The Diving Bell and the Butterfly:
An Analysis in the view of Existential-Phenomenology
Keywords:
The diving bell and the butterfly, locked-in syndrome, existential phenomenologyAbstract
Based on the film The Diving Bell and the Butterfly (2007) and Jean-Dominique Bauby's novel Le Scaphandre et le Papillon (1997), the autobiographical narrative describes the author's struggle with a rare condition called Locked-in Syndrome. The present article aimed at analyzing Jean-Do's experiences after the communication of the diagnosis of the syndrome from the standpoint of existential-phenomenology. The bibliographical research with a qualitative approach highlighted clips from the movie and excerpts from the book to present the meanings attributed by the protagonist and author, Jean-Do, concerning his experiences in a body paradoxically apprehended, sometimes a diving suit, sometimes a butterfly. From the selection of scenes and the reading of the novel, two categories of analysis were raised: a) The enclosed body: the diving bell; b) The becoming of a butterfly.

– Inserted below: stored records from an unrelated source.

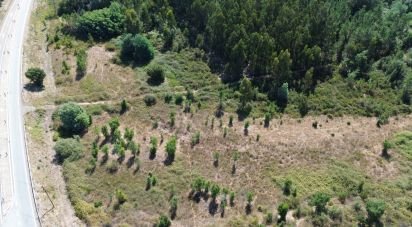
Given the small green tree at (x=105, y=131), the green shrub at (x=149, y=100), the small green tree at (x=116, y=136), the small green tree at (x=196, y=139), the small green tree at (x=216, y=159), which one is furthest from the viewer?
the green shrub at (x=149, y=100)

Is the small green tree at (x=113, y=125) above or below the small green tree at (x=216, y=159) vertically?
above

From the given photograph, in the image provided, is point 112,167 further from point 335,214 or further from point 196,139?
point 335,214

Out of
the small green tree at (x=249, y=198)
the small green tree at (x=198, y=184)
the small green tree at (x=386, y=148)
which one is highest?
the small green tree at (x=386, y=148)

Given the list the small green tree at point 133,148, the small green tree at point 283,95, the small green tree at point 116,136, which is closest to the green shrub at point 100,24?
the small green tree at point 116,136

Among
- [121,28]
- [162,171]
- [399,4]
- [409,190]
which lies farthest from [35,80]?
[399,4]

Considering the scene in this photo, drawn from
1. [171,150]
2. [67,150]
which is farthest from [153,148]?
[67,150]

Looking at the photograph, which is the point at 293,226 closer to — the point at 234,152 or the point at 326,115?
the point at 234,152

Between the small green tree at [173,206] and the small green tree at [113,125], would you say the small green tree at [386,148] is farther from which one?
the small green tree at [113,125]
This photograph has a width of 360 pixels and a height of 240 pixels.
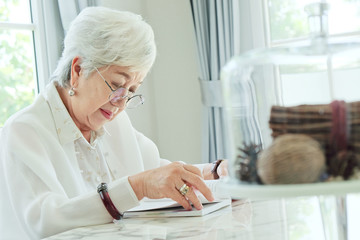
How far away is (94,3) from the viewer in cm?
361

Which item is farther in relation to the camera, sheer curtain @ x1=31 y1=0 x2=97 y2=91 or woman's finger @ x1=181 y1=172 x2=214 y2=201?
sheer curtain @ x1=31 y1=0 x2=97 y2=91

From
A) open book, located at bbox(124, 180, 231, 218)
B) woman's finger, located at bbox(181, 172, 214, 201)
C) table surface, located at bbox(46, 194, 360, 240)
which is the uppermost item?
woman's finger, located at bbox(181, 172, 214, 201)

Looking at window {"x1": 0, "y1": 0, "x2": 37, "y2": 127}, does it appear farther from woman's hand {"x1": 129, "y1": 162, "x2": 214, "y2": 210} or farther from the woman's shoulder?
woman's hand {"x1": 129, "y1": 162, "x2": 214, "y2": 210}

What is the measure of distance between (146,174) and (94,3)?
2.03 metres

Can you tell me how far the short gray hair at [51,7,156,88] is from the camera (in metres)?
2.23

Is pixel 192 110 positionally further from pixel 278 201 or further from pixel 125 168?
pixel 278 201

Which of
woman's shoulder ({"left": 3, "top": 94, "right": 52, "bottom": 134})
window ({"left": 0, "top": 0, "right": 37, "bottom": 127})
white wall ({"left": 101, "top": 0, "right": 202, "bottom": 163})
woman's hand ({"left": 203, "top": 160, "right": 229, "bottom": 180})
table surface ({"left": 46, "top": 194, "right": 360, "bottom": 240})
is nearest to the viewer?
table surface ({"left": 46, "top": 194, "right": 360, "bottom": 240})

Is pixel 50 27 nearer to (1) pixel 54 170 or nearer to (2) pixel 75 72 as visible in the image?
(2) pixel 75 72

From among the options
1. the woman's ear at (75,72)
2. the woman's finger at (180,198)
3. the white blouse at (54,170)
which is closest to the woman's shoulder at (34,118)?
the white blouse at (54,170)

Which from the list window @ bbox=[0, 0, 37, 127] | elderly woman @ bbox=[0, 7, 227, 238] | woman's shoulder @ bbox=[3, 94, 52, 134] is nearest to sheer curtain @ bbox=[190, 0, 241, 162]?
window @ bbox=[0, 0, 37, 127]

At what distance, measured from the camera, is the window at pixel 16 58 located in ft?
11.0

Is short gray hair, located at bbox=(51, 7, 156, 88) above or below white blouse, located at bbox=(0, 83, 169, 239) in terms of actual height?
above

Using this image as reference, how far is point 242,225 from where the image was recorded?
1.47 metres

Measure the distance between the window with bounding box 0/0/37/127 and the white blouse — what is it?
116 centimetres
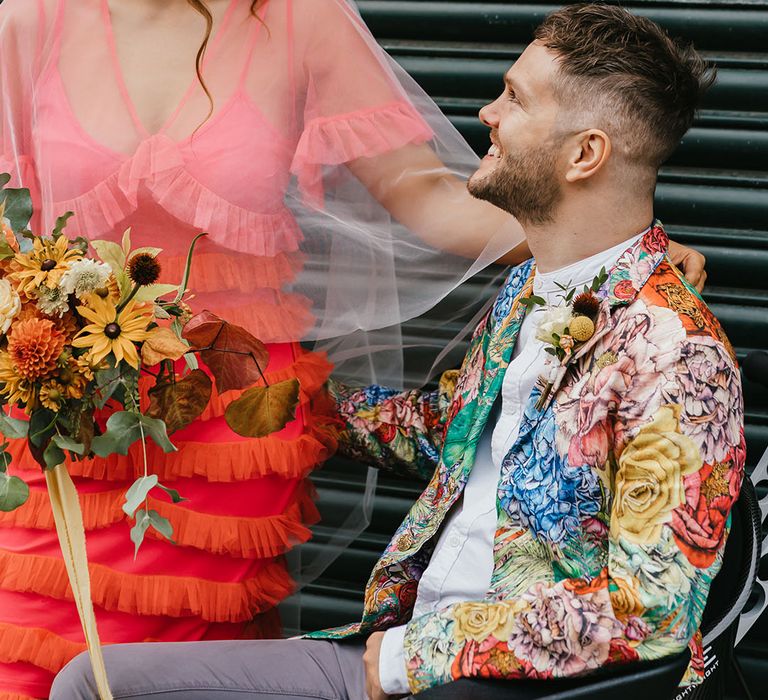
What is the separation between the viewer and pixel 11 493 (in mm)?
1896

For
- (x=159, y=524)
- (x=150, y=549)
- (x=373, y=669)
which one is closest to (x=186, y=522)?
(x=150, y=549)

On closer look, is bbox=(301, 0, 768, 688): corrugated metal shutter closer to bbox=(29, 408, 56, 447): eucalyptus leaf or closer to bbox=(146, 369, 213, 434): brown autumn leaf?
bbox=(146, 369, 213, 434): brown autumn leaf

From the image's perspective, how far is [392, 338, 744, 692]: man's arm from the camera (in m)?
1.73

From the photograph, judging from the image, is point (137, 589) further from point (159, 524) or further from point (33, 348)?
point (33, 348)

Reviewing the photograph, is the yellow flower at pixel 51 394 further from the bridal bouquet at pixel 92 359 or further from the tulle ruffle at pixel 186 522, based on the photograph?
the tulle ruffle at pixel 186 522

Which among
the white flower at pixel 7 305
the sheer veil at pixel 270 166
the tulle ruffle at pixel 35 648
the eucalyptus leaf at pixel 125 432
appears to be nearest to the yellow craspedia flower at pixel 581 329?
the sheer veil at pixel 270 166

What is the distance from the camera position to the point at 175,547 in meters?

It is concluded that Jean-Do's life was not only crossed by suffering after the facticity of the stroke and the communication of the diagnosis of the Locked-in Syndrome, his body was also free like a butterfly, and this freedom, even limited to this body enclosed in itself, moved him to write autobiography with "the only vent of his prison", which prevented him from plunging into total darkness, his left eyelid.